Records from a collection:
----

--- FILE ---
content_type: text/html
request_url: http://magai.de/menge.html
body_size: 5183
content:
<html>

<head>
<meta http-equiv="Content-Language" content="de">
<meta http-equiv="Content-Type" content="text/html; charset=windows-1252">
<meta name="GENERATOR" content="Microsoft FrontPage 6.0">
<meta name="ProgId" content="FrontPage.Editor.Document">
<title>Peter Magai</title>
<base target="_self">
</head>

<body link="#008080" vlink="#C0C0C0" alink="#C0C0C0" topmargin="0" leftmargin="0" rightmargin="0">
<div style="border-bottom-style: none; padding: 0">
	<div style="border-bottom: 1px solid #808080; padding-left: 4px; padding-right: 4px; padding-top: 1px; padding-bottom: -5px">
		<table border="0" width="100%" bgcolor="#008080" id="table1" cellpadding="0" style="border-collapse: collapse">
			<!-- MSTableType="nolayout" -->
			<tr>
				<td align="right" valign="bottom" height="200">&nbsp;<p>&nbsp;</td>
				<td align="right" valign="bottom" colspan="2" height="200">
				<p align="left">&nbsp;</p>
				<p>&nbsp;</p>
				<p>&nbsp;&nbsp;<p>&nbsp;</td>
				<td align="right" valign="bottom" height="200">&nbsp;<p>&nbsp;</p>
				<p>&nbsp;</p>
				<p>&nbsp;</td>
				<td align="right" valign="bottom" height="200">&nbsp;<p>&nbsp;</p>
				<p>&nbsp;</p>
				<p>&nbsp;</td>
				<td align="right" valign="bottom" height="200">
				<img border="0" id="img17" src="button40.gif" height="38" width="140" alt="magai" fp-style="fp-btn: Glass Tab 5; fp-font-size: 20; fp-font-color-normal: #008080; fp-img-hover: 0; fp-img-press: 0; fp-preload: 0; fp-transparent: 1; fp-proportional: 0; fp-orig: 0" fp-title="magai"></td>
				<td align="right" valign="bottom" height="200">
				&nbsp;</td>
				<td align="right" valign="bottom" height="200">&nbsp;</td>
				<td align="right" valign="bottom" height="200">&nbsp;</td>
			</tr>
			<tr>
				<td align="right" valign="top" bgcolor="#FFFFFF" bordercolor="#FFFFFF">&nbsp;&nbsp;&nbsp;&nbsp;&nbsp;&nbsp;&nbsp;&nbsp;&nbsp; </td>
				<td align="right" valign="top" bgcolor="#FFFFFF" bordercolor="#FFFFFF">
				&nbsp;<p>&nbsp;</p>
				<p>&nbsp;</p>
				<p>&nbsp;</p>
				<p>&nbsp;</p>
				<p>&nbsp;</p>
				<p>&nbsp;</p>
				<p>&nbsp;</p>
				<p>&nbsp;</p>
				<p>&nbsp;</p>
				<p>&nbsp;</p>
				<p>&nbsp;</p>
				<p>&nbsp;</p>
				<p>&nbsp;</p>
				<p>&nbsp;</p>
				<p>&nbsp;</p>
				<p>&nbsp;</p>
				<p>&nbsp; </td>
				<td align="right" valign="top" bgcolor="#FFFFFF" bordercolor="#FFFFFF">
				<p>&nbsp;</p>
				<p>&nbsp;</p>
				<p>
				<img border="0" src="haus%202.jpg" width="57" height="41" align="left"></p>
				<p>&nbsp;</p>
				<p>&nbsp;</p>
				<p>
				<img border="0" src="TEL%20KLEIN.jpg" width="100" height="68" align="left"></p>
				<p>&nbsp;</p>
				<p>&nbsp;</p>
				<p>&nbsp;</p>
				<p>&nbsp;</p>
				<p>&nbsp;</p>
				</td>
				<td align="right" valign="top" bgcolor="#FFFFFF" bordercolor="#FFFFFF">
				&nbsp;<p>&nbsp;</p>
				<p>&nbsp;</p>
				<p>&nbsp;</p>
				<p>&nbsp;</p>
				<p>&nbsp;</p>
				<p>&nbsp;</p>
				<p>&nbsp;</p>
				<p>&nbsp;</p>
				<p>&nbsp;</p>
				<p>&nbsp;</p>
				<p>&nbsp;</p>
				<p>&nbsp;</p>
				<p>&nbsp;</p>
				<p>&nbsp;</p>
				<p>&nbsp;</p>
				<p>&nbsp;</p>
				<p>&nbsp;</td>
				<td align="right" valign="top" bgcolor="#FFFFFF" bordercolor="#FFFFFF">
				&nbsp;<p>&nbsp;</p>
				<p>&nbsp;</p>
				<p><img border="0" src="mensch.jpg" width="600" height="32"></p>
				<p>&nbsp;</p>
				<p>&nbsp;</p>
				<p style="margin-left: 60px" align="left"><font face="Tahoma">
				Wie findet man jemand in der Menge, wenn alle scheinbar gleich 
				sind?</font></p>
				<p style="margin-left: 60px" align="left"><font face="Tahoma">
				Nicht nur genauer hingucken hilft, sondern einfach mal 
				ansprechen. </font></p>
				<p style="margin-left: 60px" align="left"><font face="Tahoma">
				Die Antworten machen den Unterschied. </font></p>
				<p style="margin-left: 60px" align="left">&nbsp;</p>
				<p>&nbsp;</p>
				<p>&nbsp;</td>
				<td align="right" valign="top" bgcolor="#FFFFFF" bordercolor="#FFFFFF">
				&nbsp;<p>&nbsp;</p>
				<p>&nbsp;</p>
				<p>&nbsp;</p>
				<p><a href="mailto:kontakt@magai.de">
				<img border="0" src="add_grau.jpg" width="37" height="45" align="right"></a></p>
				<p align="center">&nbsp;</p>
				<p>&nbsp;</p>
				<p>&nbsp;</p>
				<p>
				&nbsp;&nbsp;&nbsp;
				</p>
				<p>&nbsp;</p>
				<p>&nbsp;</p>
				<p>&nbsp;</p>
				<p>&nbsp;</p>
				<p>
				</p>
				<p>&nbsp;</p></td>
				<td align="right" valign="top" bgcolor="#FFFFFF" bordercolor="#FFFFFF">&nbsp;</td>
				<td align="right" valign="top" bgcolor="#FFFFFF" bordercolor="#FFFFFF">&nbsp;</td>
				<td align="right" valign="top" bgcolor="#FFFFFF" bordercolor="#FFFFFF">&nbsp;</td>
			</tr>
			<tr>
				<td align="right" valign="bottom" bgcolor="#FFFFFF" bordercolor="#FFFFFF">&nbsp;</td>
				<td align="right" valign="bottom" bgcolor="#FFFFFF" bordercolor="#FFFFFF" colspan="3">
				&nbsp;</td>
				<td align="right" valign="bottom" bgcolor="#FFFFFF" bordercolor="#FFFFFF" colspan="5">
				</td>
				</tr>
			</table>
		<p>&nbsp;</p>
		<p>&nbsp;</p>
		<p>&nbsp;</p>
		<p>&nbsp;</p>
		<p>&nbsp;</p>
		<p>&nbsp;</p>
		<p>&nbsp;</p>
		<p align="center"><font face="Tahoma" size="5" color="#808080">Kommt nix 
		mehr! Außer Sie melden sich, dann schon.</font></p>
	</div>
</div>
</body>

----

EXERCISE PROMPT: The line containing "Nicht nur genauer" marks where to begin; copy it and every later line exactly, through the end of the data.

OUTPUT OF THE EXERCISE:
				Nicht nur genauer hingucken hilft, sondern einfach mal 
				ansprechen. </font></p>
				<p style="margin-left: 60px" align="left"><font face="Tahoma">
				Die Antworten machen den Unterschied. </font></p>
				<p style="margin-left: 60px" align="left">&nbsp;</p>
				<p>&nbsp;</p>
				<p>&nbsp;</td>
				<td align="right" valign="top" bgcolor="#FFFFFF" bordercolor="#FFFFFF">
				&nbsp;<p>&nbsp;</p>
				<p>&nbsp;</p>
				<p>&nbsp;</p>
				<p><a href="mailto:kontakt@magai.de">
				<img border="0" src="add_grau.jpg" width="37" height="45" align="right"></a></p>
				<p align="center">&nbsp;</p>
				<p>&nbsp;</p>
				<p>&nbsp;</p>
				<p>
				&nbsp;&nbsp;&nbsp;
				</p>
				<p>&nbsp;</p>
				<p>&nbsp;</p>
				<p>&nbsp;</p>
				<p>&nbsp;</p>
				<p>
				</p>
				<p>&nbsp;</p></td>
				<td align="right" valign="top" bgcolor="#FFFFFF" bordercolor="#FFFFFF">&nbsp;</td>
				<td align="right" valign="top" bgcolor="#FFFFFF" bordercolor="#FFFFFF">&nbsp;</td>
				<td align="right" valign="top" bgcolor="#FFFFFF" bordercolor="#FFFFFF">&nbsp;</td>
			</tr>
			<tr>
				<td align="right" valign="bottom" bgcolor="#FFFFFF" bordercolor="#FFFFFF">&nbsp;</td>
				<td align="right" valign="bottom" bgcolor="#FFFFFF" bordercolor="#FFFFFF" colspan="3">
				&nbsp;</td>
				<td align="right" valign="bottom" bgcolor="#FFFFFF" bordercolor="#FFFFFF" colspan="5">
				</td>
				</tr>
			</table>
		<p>&nbsp;</p>
		<p>&nbsp;</p>
		<p>&nbsp;</p>
		<p>&nbsp;</p>
		<p>&nbsp;</p>
		<p>&nbsp;</p>
		<p>&nbsp;</p>
		<p align="center"><font face="Tahoma" size="5" color="#808080">Kommt nix 
		mehr! Außer Sie melden sich, dann schon.</font></p>
	</div>
</div>
</body>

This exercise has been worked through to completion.